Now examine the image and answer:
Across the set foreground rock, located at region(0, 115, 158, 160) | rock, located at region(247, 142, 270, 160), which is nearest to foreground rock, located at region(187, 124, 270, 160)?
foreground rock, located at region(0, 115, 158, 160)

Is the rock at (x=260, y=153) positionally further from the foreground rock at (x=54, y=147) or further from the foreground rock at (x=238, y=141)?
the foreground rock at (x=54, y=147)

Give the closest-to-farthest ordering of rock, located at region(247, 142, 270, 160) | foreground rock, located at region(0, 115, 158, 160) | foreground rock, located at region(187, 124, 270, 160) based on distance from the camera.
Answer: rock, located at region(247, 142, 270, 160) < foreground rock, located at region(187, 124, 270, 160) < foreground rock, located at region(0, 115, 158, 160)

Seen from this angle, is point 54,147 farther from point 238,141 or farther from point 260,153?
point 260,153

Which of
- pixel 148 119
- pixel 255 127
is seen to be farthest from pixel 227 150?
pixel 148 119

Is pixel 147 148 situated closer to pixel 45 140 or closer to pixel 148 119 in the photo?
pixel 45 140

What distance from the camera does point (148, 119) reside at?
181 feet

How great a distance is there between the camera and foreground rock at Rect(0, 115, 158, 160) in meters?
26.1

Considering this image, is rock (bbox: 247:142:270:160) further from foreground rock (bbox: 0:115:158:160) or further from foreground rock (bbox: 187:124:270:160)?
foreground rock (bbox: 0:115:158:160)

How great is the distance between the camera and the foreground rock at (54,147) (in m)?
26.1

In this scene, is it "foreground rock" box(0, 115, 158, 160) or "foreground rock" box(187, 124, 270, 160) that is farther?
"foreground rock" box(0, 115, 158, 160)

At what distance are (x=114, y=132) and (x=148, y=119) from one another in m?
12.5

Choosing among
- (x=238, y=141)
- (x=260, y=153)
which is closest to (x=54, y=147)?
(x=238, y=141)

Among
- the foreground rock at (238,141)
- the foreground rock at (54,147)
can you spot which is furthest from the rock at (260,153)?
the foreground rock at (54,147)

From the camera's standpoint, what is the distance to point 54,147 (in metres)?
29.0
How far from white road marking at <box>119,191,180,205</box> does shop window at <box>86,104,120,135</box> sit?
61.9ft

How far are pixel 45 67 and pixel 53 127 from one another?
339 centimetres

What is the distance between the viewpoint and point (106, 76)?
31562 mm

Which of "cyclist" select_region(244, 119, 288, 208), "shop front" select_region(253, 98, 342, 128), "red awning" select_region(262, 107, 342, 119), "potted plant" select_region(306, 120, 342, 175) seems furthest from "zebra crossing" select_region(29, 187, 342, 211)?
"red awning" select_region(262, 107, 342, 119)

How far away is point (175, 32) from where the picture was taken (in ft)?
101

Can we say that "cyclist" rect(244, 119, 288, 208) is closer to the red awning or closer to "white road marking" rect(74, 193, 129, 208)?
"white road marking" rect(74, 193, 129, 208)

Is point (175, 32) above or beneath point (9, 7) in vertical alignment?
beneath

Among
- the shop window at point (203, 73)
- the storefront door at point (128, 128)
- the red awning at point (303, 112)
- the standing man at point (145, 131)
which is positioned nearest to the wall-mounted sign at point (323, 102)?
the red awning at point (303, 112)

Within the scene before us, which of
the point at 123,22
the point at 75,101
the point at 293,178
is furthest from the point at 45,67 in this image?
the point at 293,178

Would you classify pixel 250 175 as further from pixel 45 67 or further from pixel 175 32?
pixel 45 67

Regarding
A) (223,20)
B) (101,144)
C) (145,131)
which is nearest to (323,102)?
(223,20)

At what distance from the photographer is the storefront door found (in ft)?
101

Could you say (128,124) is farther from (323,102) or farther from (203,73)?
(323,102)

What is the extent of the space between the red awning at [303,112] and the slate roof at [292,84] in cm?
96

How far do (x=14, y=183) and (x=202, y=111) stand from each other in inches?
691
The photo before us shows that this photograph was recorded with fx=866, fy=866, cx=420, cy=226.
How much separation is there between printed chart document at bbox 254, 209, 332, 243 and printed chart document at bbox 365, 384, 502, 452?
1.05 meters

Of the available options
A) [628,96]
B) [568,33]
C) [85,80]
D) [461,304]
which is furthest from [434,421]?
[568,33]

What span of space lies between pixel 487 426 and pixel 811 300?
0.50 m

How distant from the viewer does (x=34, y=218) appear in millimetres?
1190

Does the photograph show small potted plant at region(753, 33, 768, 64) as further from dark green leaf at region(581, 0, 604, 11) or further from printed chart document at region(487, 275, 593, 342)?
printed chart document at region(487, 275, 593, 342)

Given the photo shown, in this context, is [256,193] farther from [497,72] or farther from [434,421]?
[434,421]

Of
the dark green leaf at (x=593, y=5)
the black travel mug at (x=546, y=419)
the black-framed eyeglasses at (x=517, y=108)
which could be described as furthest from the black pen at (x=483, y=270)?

Exercise instructions:
Copy out word for word every line of the items from the line containing "How far are" up to and including the line containing "1.05 meters".

Solution to the exercise:
How far are pixel 45 67 and pixel 53 127 from one another?
339 centimetres

What is the distance between the viewpoint and point (106, 76)?
31562 mm

Which of "cyclist" select_region(244, 119, 288, 208), "shop front" select_region(253, 98, 342, 128), "red awning" select_region(262, 107, 342, 119), "potted plant" select_region(306, 120, 342, 175) seems furthest from "zebra crossing" select_region(29, 187, 342, 211)?
"red awning" select_region(262, 107, 342, 119)

How far away is point (175, 32) from where the picture was taken (in ft)?
101

Can we say that "cyclist" rect(244, 119, 288, 208) is closer to the red awning or closer to "white road marking" rect(74, 193, 129, 208)?
"white road marking" rect(74, 193, 129, 208)

Is point (175, 32) above or beneath point (9, 7) in vertical alignment?
beneath

Among
- the shop window at point (203, 73)
- the storefront door at point (128, 128)
- the red awning at point (303, 112)
- the standing man at point (145, 131)
which is positioned nearest to the wall-mounted sign at point (323, 102)?
the red awning at point (303, 112)

Within the scene before us, which of
the point at 123,22
the point at 75,101
the point at 293,178
is furthest from the point at 45,67 in this image?
the point at 293,178

Would you classify pixel 250 175 as further from pixel 45 67 or further from pixel 175 32?
pixel 45 67

Regarding
A) (223,20)
B) (101,144)
C) (145,131)
which is nearest to (323,102)?
(223,20)

At what distance from the photographer is the storefront door found (in ft)?
101

Could you say (128,124) is farther from (323,102) or farther from (203,73)?
(323,102)

What is the extent of the space between the red awning at [303,112] and the slate roof at [292,84] in cm?
96

How far do (x=14, y=183) and (x=202, y=111) stand from each other in inches?
691
The photo before us shows that this photograph was recorded with fx=866, fy=866, cx=420, cy=226.
How much separation is there between printed chart document at bbox 254, 209, 332, 243 and printed chart document at bbox 365, 384, 502, 452?
1.05 meters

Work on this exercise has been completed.